La recherche de durabilité et d’efficacité implique à la fois de valoriser chaque fois que faire se peut les coproduits et de maintenir le potentiel de production des écosystèmes à l’origine des bioressources. C’est le principe à la base de l’agroécologie, qui vise à renforcer la résilience des systèmes agricoles sans remettre en cause leur productivité, par exemple en favorisant un couvert végétal permanent (qui maintient la qualité des sols) et en introduisant des légumineuses (qui diminuent les besoins en engrais).

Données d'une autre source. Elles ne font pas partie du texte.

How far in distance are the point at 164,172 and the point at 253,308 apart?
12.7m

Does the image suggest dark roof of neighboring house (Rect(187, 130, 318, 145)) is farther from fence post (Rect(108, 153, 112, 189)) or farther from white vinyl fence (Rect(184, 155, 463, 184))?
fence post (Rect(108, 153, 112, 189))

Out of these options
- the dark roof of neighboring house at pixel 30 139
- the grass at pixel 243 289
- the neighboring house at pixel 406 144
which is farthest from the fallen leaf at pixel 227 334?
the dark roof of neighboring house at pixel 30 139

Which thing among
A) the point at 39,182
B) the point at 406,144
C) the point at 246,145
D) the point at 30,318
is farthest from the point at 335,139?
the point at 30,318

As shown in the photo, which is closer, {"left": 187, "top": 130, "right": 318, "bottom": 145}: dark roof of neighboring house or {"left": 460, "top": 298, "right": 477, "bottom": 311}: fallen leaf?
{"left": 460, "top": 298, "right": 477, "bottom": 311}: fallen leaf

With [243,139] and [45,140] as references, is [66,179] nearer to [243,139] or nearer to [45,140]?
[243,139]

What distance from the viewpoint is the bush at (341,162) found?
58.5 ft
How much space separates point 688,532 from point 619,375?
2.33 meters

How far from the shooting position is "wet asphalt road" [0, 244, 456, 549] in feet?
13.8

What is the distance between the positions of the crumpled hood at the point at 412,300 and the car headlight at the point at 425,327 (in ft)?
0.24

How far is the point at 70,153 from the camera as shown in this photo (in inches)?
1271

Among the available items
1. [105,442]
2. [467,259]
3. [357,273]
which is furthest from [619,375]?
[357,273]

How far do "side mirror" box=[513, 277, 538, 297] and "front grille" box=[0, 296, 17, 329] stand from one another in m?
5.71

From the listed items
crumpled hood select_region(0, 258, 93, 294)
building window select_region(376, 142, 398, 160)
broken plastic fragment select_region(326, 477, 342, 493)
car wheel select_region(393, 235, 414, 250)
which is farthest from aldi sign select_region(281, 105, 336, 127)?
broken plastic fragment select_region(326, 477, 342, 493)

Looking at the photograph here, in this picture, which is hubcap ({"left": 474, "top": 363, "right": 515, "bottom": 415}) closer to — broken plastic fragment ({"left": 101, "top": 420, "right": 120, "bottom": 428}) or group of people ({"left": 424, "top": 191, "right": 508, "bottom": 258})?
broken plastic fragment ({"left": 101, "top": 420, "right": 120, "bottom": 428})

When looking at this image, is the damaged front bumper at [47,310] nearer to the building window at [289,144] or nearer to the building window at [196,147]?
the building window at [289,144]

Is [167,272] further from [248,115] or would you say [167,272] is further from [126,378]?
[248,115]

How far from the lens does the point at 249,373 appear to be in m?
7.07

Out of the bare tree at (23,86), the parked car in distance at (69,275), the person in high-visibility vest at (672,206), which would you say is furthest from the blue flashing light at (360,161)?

Le développement à grande échelle de l’approche bioéconomique implique en effet un changement d’attitude tant de la part des producteurs (organisation circulaire de la production) que des consommateurs (changement de regard sur certains produits ayant le statut de déchets, comme les digestats issus de méthanisation).
Au-delà des aspects environnementaux, les enjeux économiques et sociaux sont considérables pour nombre de territoires qu’ils soient ruraux ou urbains : en recherchant l’efficacité par la circularité, l’emploi créé est par nature très peu délocalisable.